4
Dec/14

SEBASTIÃO SALGADO: GENESIS

4
Dec/14
Genesis

Iceberg between Paulet Island and South Shetland Islands on Weddell Sea in Antarctic Peninsula, 2005 (photo © Sebastião Salgado)

International Center of Photography
1133 Sixth Ave. at 43rd St.
Tuesday – Sunday through January 11, $10-$14 (pay what you wish Fridays 5:00 – 8:00)
212-857-0000
www.icp.org
www.institutoterra.org

In a 2003 International Center of Photography lecture about a year and a half after his “Migrations: Humanity in Transition” exhibit at ICP, Brazilian photographer Sebastião Salgado said, “I came out of ‘Migrations’ very pessimistic about the prospect, for me, of the survival of the human species because I saw so many tough things on this planet. . . . After seven years on the road, seeing these things, I was a little bit disappointed with all the relations that we create between us and this planet.” Mr. Salgado and his wife, curator Lélia Wanick Salgado, further explore this relationship in “Genesis,” going back to the beginning for his third large-scale series. The eye-opening show, which fills both floors at ICP, consists of more than two hundred fifty primarily black-and-white photos of vast landscapes and indigenous peoples and animals divided into five sections: “Amazonia and Pantanal,” “Northern Spaces,” “Africa,” “Sanctuaries,” and “Planet South.”

Genesis

Eastern part of Brooks Range in Arctic National Wildlife Refuge in Alaska, 2009 (photo © Sebastião Salgado)

Although the Salgados primarily let the dazzlingly composed photos speak for themselves, the images have a very specific mission. “As well as displaying the beauty of nature, ‘Genesis’ is also a call to arms,” they state in the exhibition catalog. “We cannot continue polluting our soil, water, and air. We must act now to preserve unspoiled land and seascapes and protect the natural sanctuaries of ancient peoples and animals. And we can go further: We can try to reverse the damage we have done.” And these are no mere words. Like the Genesis Device in Star Trek II: The Wrath of Khan, which brought “life from lifelessness,” the Salgados are reforesting the Valley of the River Doce in Brazil, planting more than two million trees from more than three hundred different species as part of their Instituto Terra project. “‘Genesis’ is a quest for the world as it was, as it was formed, as it evolved, as it existed for millennia before modern life accelerated and began distancing us from the very essence of our being,” Ms. Salgado writes in the catalog. “And it is testimony that our planet still harbours vast and remote regions where nature reigns in silent and pristine majesty.” That “silent and pristine majesty” is on display in full force in the exhibit. Mr. Salgado, whose first large-scale series was “Workers: An Archaeology of the Industrial Age,” goes back to the land for “Genesis,” pointing out that nearly half of the Earth “is still as it was in the time of genesis.” His photos often require extended viewing, as many contain striking details that slowly emerge only as one spends time with them. He frames his images with natural horizontal, vertical, and diagonal lines that cut through the pictures like masterful brushstrokes, from a lightning-like river winding in between a mountain range in Alaska to a sweeping expanse of sand dunes in the Namib Desert in Namibia, from thousands of chinstrap penguins on an iceberg in the South Sandwich Islands to a close-up of one leg of a marine iguana in the Galápagos. Heavenly sunlight glows over a herd of lechwe in Botswana, clouds circle the Roraima Tepui in Venezuela, Zo’é women with poturu cones in their lips color their bodies with the urucum in Brazil, and a Yali man forages for food on a tree in West Papua.

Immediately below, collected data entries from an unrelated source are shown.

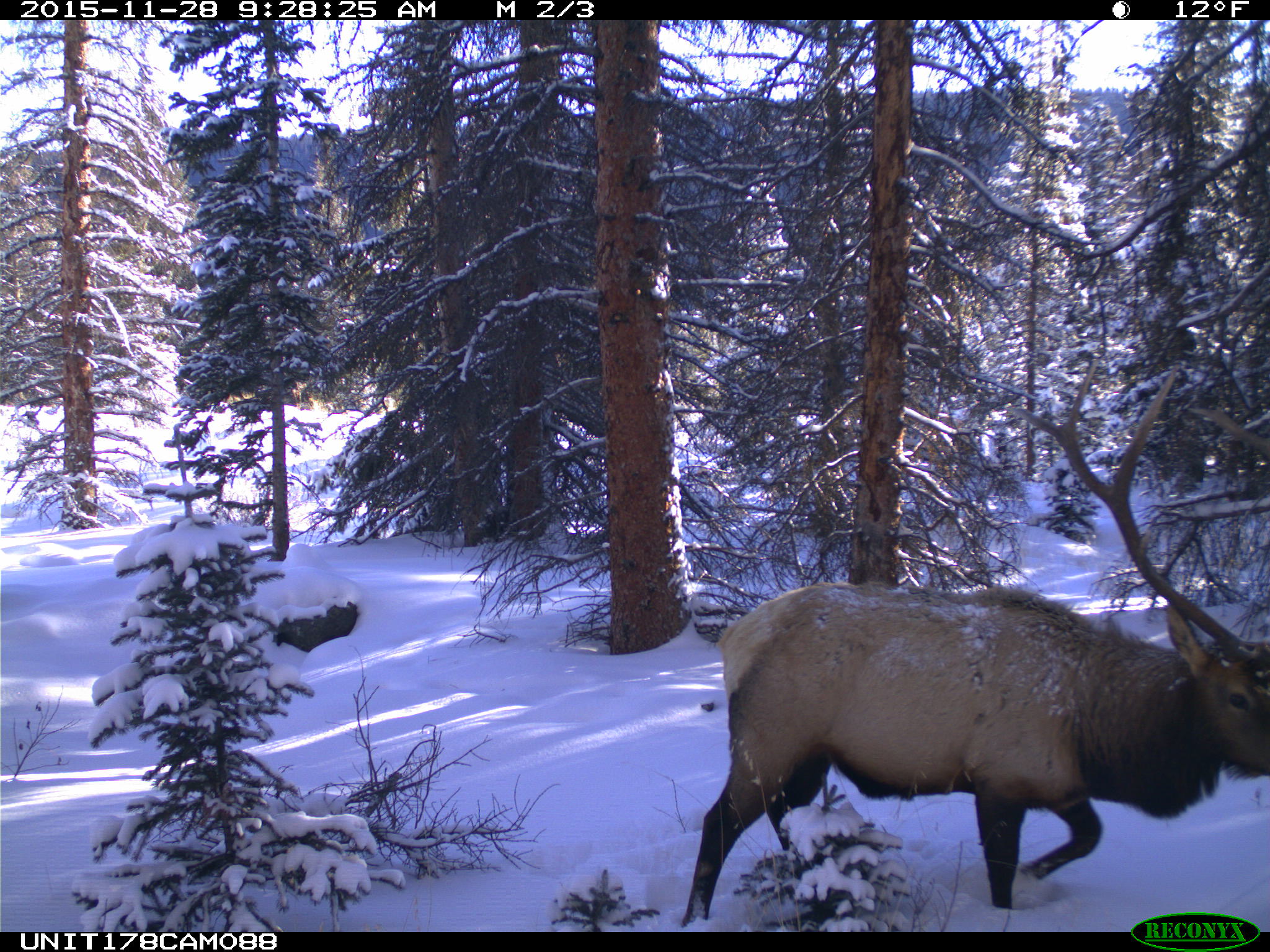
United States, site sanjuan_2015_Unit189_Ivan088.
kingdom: Animalia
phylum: Chordata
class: Mammalia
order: Artiodactyla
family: Cervidae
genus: Cervus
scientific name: Cervus elaphus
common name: red deer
Cervus elaphus (red deer).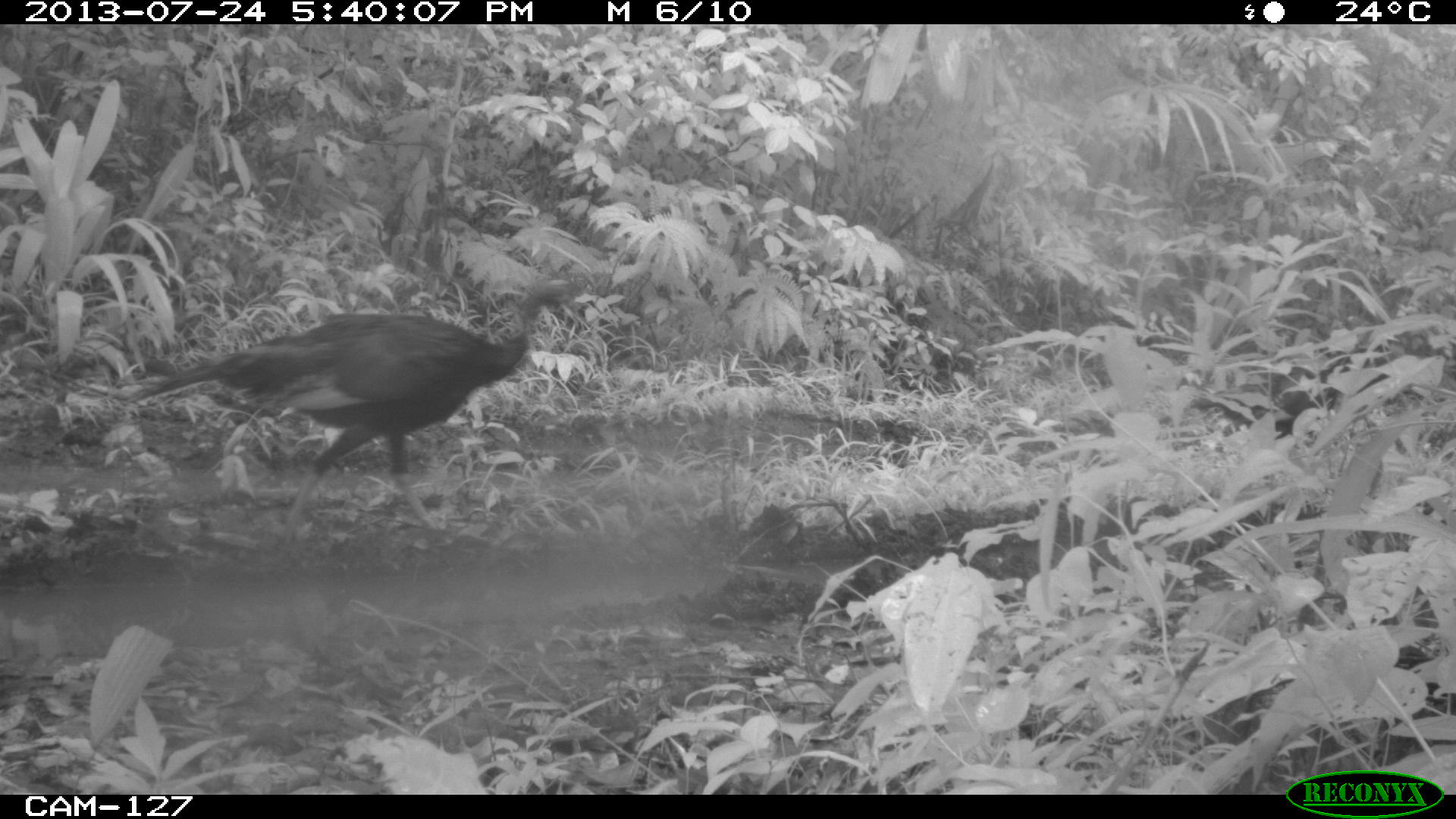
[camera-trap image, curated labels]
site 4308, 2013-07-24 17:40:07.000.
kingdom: Animalia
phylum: Chordata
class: Aves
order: Galliformes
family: Phasianidae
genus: Meleagris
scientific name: Meleagris ocellata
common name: ocellated turkey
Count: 2.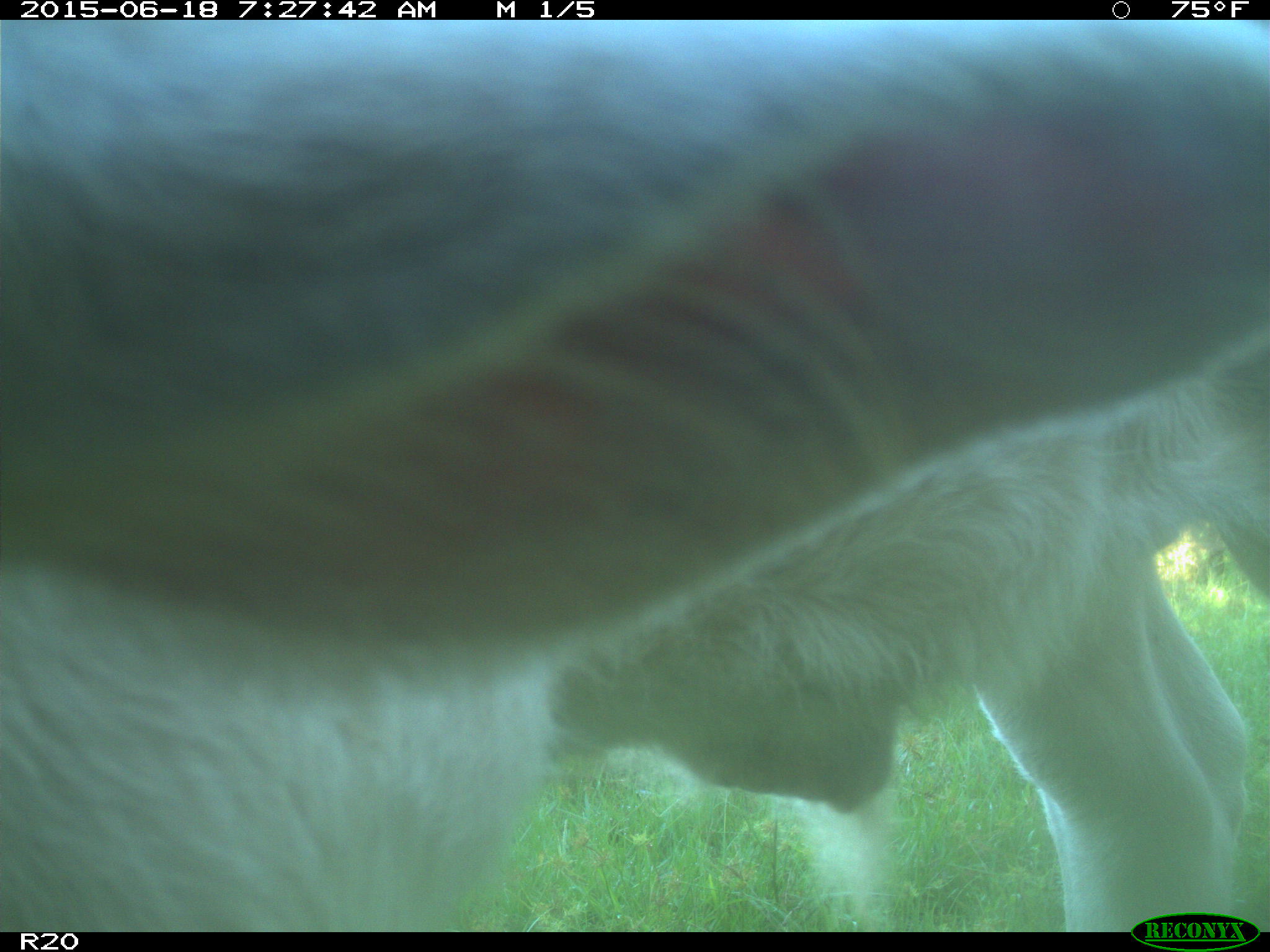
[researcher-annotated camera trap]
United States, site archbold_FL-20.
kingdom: Animalia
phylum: Chordata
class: Mammalia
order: Artiodactyla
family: Bovidae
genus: Bos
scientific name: Bos taurus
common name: domestic cow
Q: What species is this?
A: Bos taurus (domestic cow).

Chinstrap penguins on Saunders Island in South Sandwich Islands, 2009 (photo © Sebastião Salgado)

Chinstrap penguins on Saunders Island in South Sandwich Islands, 2009 (photo © Sebastião Salgado)

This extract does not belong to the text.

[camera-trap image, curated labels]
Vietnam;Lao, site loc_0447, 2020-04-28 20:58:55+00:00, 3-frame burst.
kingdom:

“[‘Genesis’] is a visual tribute to a fragile planet that we all have a duty to protect,” Ms. Salgado points out, and after experiencing this exhibit, which includes a look at the Instituto Terra project, you’ll feel more responsible for the planet as well. In conjunction with the show, which continues through January 11, ICP will be hosting a series of special events. “Friday Evenings with Climate Scientists” features seismologist Arthur Lerner-Lam on December 5 and climate scientist William D’Andrea on December 12 examining specific parts of the exhibition, while Adam Harrison Levy will moderate “Frack Off!” on December 15, a panel discussion on fracking with photographer Nina Berman and Cornell civil and environmental engineering professor Anthony Ingraffea.